**Selected text**
=== Begin Enclosure ===

By Daniel Wiessner, Reuters
A coalition of trade groups and nonprofits have filed a challenge to a Trump-era U.S. Citizenship and Immigration Services rule that would replace the decades-old random lottery for awarding H-1B work visas with a system favoring higher-paid workers.
The groups, including the Humane Society of New York and Dentists for America, said in a complaint filed in Washington D.C. federal court on Monday that the January rule arbitrarily favors workers in more expensive urban areas and makes it difficult for nonprofits to compete with private companies for high-skilled foreign labor.
The plaintiffs also said the rule was invalid because it was issued by former acting homeland security director Chad Wolf, who was not properly appointed to the role. Federal judges in several cases challenging other Trump-era rules have agreed that Wolf was not appointed according to the proper order of succession.
The Biden administration in February pushed back the rule’s March effective date to December, saying USCIS needed more time to develop, test, and implement the changes required by the rule.
USCIS, a part of the U.S. Department of Homeland Security, did not immediately respond to a request for comment.
The plaintiffs, which also includes Physicians for American Healthcare Access and the Information Technology Industry Council, are represented by the American Immigration Lawyers Association, Joseph & Hall, Kuck Baxter Immigration and Siskind Susser.

=== End Enclosure ===

**The data**
=== Begin Enclosure ===

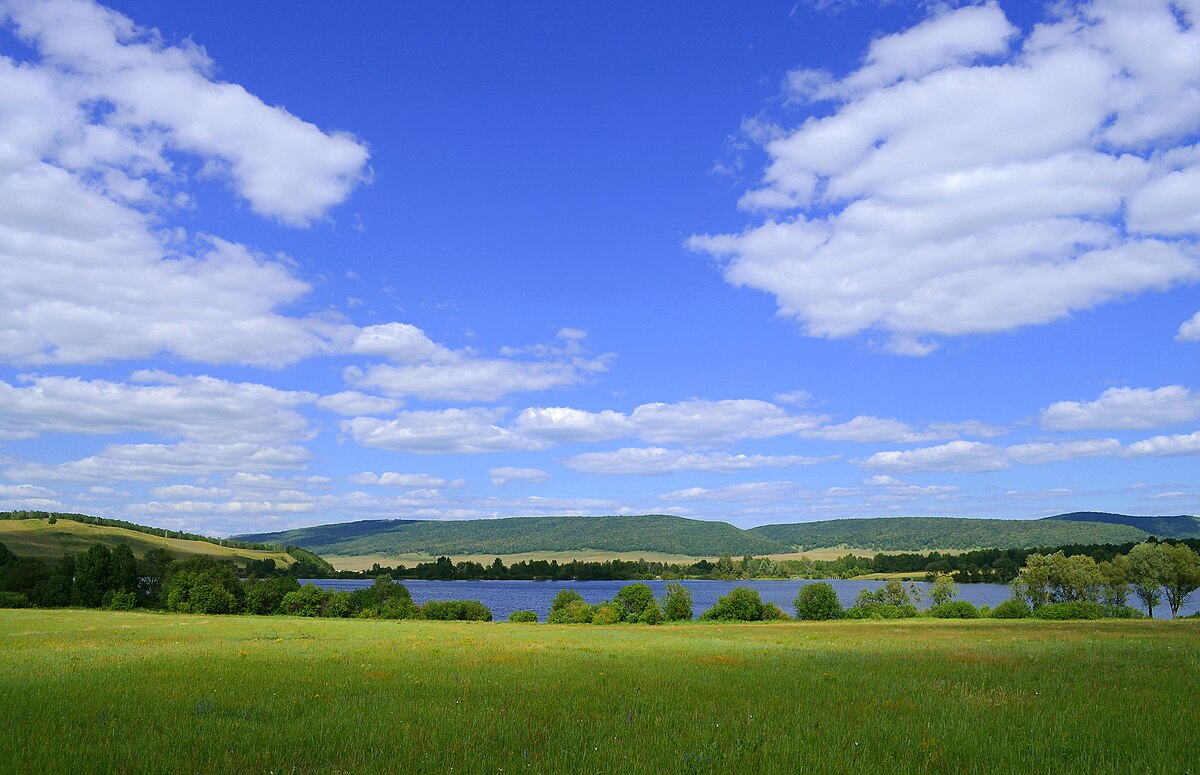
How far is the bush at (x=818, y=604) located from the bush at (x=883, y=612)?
5543 mm

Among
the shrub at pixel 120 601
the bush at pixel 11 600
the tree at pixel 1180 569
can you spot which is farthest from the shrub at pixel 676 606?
the bush at pixel 11 600

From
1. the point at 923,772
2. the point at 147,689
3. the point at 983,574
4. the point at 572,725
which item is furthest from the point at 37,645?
the point at 983,574

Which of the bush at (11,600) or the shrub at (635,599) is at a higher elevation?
the bush at (11,600)

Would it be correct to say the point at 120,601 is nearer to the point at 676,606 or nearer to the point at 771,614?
the point at 676,606

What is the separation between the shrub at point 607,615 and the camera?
9019cm

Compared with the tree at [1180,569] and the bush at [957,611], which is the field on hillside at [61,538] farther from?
the tree at [1180,569]

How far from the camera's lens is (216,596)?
96.8 meters

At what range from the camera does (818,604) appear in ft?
334

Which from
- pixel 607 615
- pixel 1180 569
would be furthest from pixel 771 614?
pixel 1180 569

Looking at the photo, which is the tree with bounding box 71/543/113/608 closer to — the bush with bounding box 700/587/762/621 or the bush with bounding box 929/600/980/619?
the bush with bounding box 700/587/762/621

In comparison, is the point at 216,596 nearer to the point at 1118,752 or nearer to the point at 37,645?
the point at 37,645

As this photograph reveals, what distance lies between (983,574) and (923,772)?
214173 millimetres

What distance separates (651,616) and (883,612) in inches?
1140

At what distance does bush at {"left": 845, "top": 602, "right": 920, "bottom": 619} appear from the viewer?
290ft
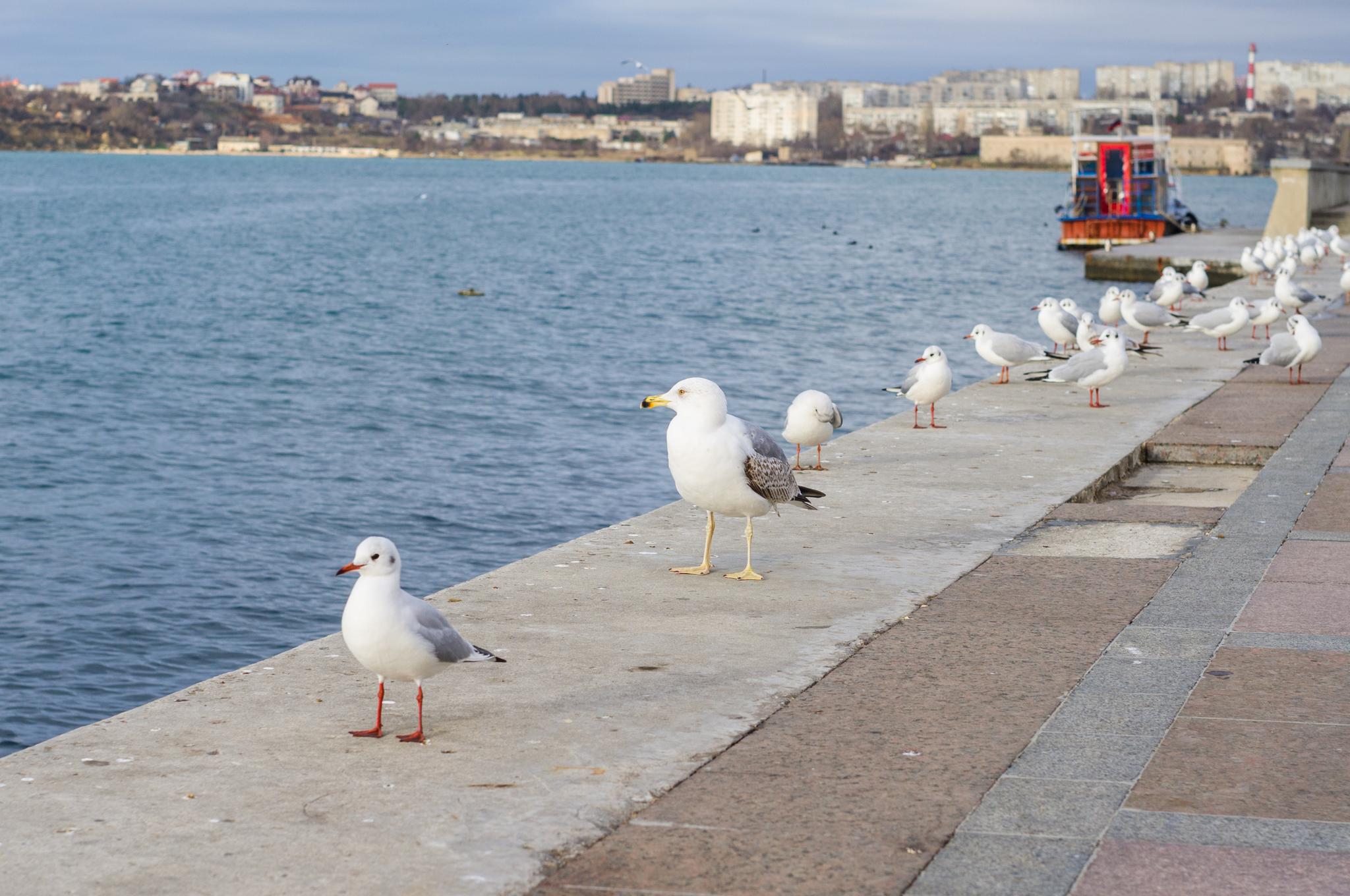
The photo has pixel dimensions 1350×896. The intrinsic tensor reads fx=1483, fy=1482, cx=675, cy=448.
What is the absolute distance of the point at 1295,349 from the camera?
591 inches

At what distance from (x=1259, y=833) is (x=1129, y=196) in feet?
188

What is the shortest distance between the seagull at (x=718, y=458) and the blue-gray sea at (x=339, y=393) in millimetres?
4688

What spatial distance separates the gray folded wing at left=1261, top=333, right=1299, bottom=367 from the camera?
49.3 ft

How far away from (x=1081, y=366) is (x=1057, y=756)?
9.47 metres

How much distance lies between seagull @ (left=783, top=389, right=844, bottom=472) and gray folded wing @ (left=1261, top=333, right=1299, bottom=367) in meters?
6.44

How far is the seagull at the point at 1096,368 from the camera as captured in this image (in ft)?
45.4

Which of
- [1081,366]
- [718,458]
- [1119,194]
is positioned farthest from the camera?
[1119,194]

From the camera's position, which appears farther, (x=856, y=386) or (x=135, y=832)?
(x=856, y=386)

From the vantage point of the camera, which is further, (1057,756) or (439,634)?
(439,634)

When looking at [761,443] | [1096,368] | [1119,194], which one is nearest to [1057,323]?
[1096,368]

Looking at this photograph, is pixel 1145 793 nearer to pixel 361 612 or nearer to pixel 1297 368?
pixel 361 612

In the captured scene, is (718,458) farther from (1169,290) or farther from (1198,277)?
(1198,277)

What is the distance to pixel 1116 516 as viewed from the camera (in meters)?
9.24

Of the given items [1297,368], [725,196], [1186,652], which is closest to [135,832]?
[1186,652]
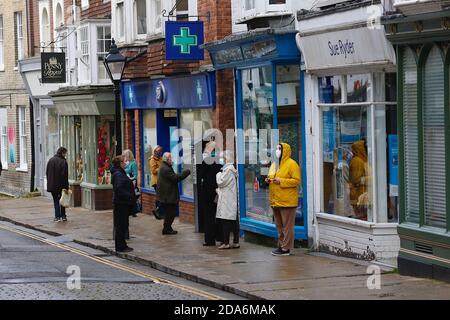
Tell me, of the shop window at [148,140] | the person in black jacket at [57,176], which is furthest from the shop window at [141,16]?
the person in black jacket at [57,176]

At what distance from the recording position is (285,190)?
17.5 meters

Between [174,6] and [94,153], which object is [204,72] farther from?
[94,153]

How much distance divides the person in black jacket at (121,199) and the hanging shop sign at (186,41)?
364 centimetres

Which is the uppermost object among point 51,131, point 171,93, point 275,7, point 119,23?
point 119,23

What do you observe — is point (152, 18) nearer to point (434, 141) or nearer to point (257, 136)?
point (257, 136)

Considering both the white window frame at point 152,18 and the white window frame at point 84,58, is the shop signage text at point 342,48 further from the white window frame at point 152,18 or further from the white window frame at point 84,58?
the white window frame at point 84,58

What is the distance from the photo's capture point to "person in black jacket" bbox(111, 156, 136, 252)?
19172mm

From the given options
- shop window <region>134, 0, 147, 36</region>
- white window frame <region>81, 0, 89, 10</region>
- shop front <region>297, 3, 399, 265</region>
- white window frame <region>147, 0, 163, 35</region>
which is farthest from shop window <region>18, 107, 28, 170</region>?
shop front <region>297, 3, 399, 265</region>

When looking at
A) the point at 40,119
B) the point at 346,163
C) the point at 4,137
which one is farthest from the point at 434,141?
the point at 4,137

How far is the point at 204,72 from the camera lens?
73.7 ft

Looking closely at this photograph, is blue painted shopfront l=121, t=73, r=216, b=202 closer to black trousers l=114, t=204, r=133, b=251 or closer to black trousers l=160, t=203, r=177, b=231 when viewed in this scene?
black trousers l=160, t=203, r=177, b=231

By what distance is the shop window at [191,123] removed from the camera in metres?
23.1

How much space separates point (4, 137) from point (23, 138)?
2.36 metres

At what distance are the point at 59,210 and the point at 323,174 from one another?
409 inches
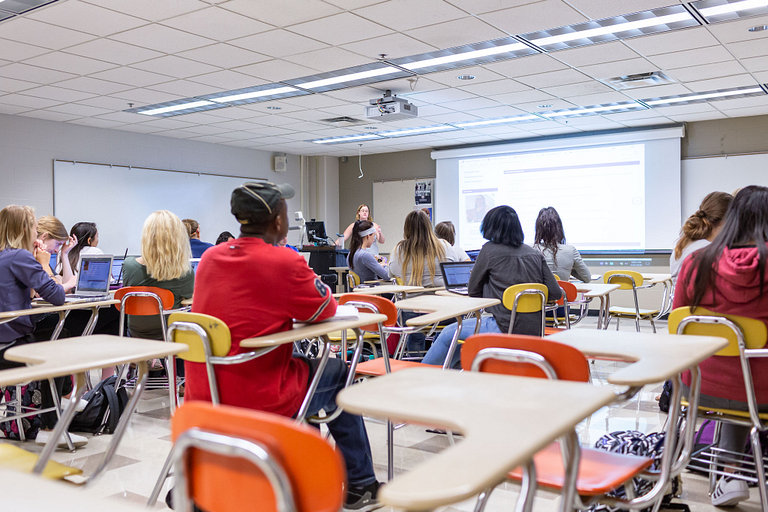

=== End Enclosure ===

**Problem**
Please say which court the complaint in the H-1B article was filed in. The records have nothing to do with the H-1B article.

**Task answer**
Washington D.C. federal court